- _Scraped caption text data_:
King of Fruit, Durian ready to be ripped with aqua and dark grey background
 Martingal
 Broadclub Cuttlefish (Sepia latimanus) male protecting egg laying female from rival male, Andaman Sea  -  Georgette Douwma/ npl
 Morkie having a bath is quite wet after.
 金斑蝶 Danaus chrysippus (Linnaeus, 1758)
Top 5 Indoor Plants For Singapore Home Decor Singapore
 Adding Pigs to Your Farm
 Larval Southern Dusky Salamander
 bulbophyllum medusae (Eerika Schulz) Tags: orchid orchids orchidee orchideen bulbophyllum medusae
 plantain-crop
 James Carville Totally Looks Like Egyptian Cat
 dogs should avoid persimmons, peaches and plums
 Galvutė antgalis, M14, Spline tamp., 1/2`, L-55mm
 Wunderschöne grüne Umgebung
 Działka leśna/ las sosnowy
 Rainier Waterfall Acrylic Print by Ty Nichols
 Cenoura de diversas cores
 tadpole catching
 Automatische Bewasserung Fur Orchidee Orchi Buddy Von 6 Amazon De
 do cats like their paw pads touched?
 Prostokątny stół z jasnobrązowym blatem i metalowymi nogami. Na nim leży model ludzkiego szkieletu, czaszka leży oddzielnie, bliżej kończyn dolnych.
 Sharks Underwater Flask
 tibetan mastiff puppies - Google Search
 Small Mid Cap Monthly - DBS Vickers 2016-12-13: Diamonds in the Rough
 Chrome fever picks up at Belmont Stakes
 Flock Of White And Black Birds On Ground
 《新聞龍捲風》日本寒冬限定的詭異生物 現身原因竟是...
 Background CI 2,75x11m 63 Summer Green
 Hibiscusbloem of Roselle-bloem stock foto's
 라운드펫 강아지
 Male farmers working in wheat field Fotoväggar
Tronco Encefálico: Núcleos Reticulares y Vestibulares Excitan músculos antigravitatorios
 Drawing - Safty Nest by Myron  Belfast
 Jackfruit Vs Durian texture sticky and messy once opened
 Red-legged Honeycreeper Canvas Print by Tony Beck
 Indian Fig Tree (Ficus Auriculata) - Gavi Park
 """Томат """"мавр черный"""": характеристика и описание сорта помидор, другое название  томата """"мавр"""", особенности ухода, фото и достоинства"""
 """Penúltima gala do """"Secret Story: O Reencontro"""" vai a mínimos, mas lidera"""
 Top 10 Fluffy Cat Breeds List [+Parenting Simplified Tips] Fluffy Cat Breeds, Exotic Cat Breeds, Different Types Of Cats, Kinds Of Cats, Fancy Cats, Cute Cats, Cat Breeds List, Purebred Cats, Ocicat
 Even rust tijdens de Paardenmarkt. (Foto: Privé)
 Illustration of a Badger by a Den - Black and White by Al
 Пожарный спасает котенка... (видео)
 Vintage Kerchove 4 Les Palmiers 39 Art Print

- _TASK OBJECTIVE_:
Wherever the string "Print" occurs in the records above, copy that line.

- _RESPONSE FOR THIS EXERCISE_:
 Rainier Waterfall Acrylic Print by Ty Nichols
 Red-legged Honeycreeper Canvas Print by Tony Beck
 Vintage Kerchove 4 Les Palmiers 39 Art Print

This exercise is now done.